• WHAT TO WORK ON
Look through the data below and output, unchanged, every line from the one holding "Moving vote fraction: 100%." through the one holding "family: Suidae", inclusive. Skip the pictures.

Stored items:
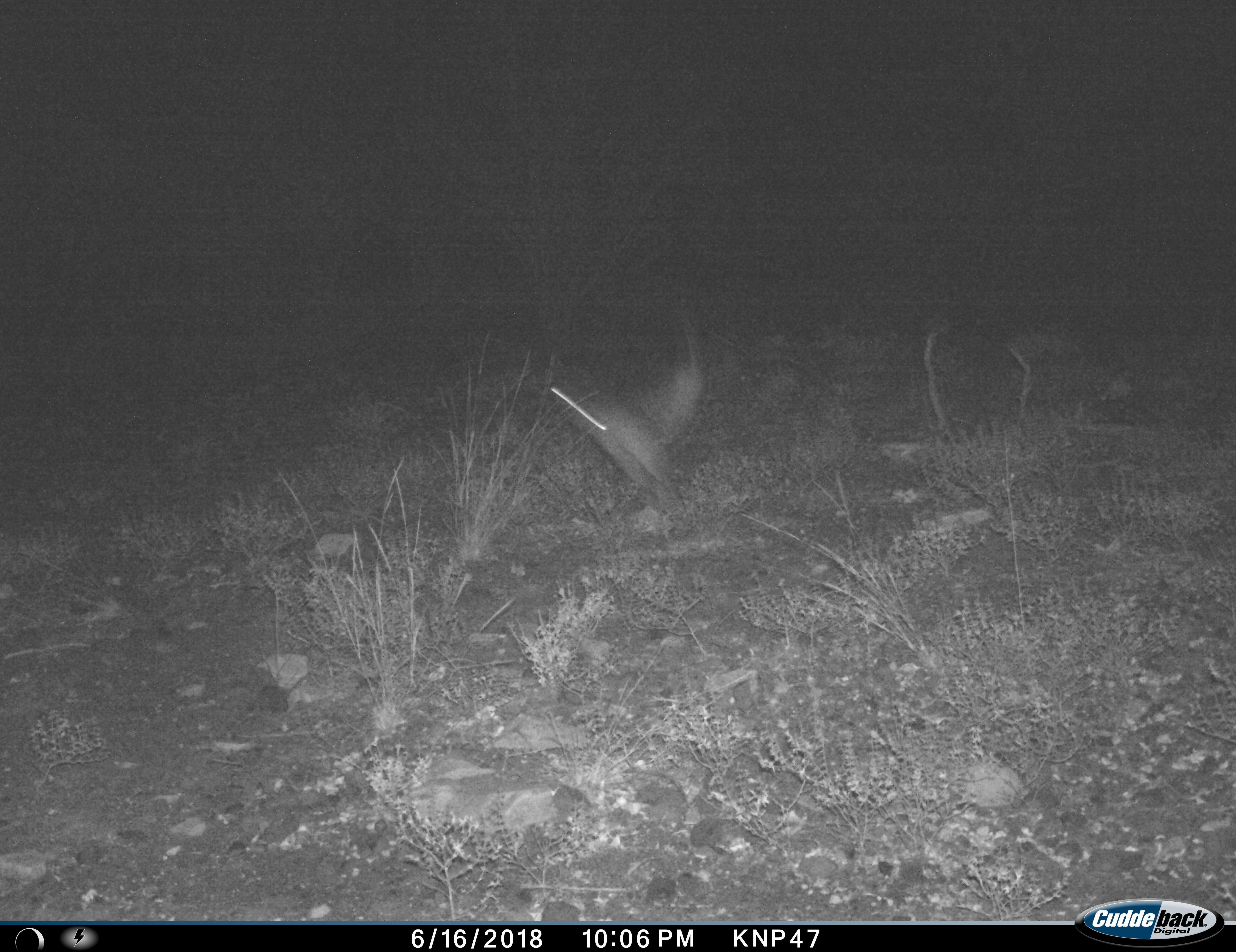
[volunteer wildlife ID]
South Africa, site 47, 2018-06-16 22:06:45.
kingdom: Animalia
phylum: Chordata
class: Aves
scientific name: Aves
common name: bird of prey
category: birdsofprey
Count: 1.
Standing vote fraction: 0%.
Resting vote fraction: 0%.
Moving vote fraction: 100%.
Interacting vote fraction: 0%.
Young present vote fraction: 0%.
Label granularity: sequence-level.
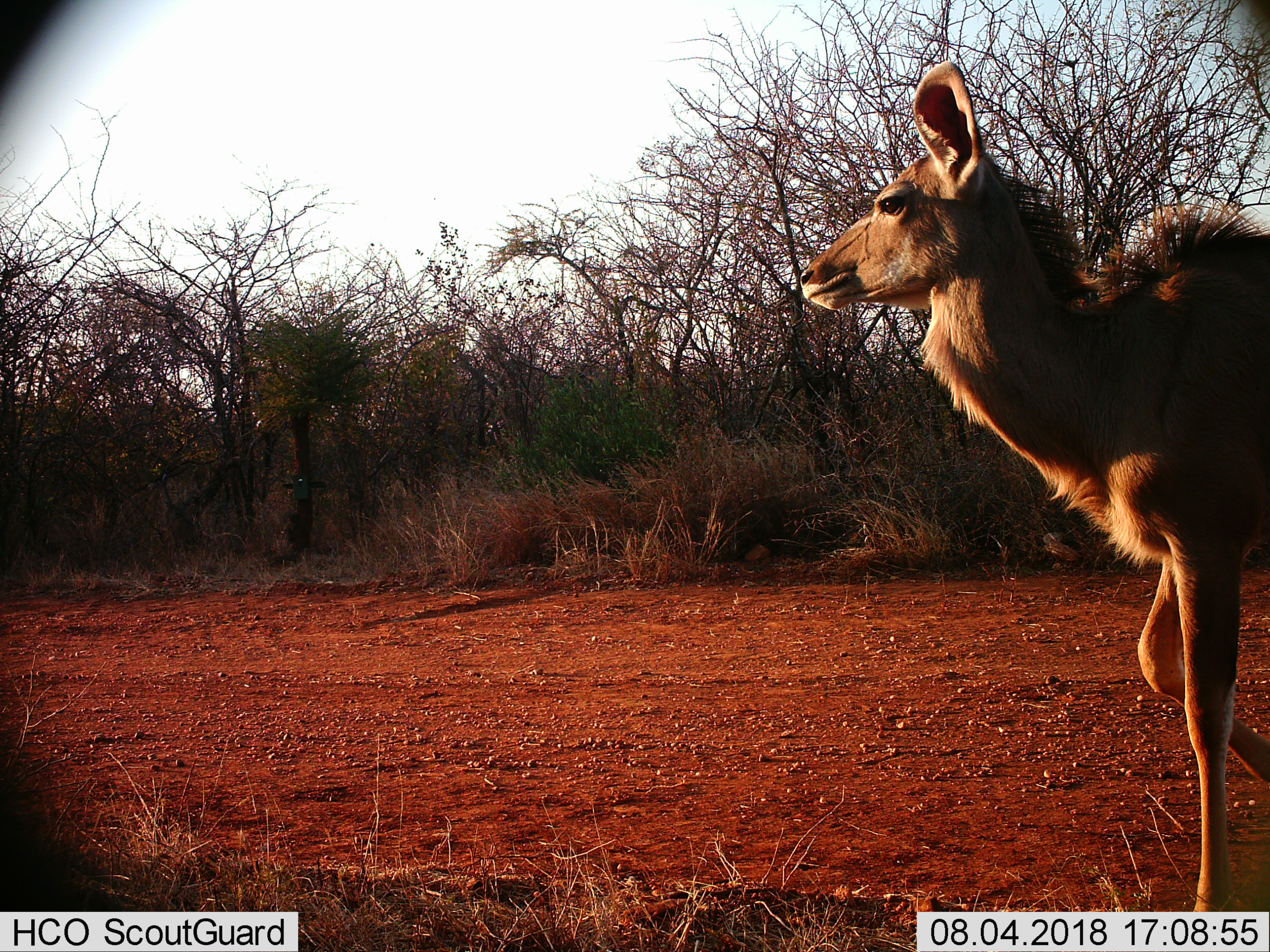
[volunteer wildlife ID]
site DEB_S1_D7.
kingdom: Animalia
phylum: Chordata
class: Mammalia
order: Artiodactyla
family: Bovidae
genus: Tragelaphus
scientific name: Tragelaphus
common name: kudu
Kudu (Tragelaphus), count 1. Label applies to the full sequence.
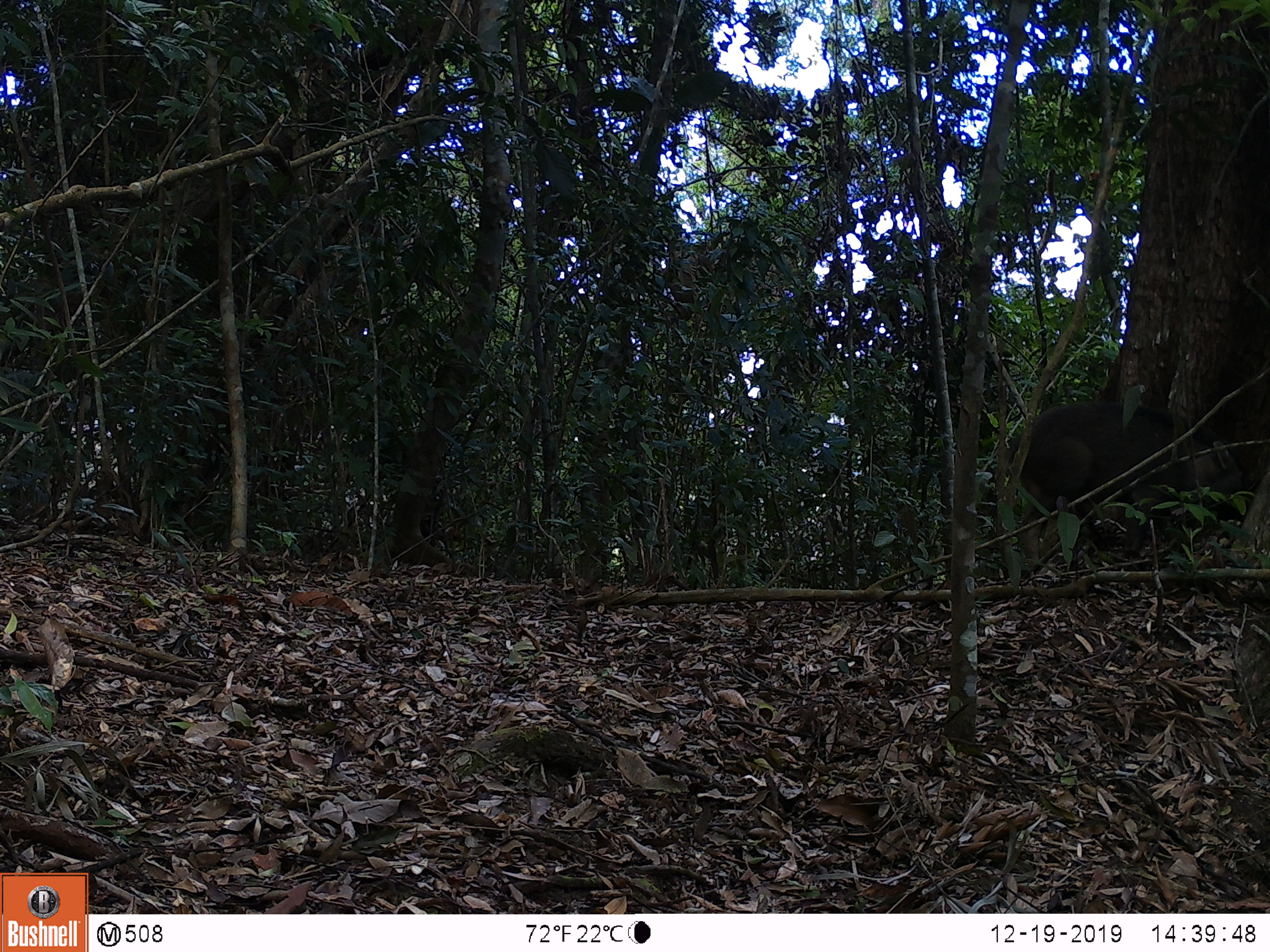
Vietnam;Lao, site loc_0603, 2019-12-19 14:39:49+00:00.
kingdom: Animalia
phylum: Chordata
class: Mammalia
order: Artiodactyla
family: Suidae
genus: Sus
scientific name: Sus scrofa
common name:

==

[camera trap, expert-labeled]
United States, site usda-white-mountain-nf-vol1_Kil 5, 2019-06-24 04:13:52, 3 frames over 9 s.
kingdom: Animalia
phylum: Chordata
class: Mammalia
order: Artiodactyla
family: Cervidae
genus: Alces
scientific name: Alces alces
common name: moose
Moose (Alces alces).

• EXERCISE SOLUTION
Moving vote fraction: 100%.
Interacting vote fraction: 0%.
Young present vote fraction: 0%.
Label granularity: sequence-level.
[volunteer wildlife ID]
site DEB_S1_D7.
kingdom: Animalia
phylum: Chordata
class: Mammalia
order: Artiodactyla
family: Bovidae
genus: Tragelaphus
scientific name: Tragelaphus
common name: kudu
Kudu (Tragelaphus), count 1. Label applies to the full sequence.
Vietnam;Lao, site loc_0603, 2019-12-19 14:39:49+00:00.
kingdom: Animalia
phylum: Chordata
class: Mammalia
order: Artiodactyla
family: Suidae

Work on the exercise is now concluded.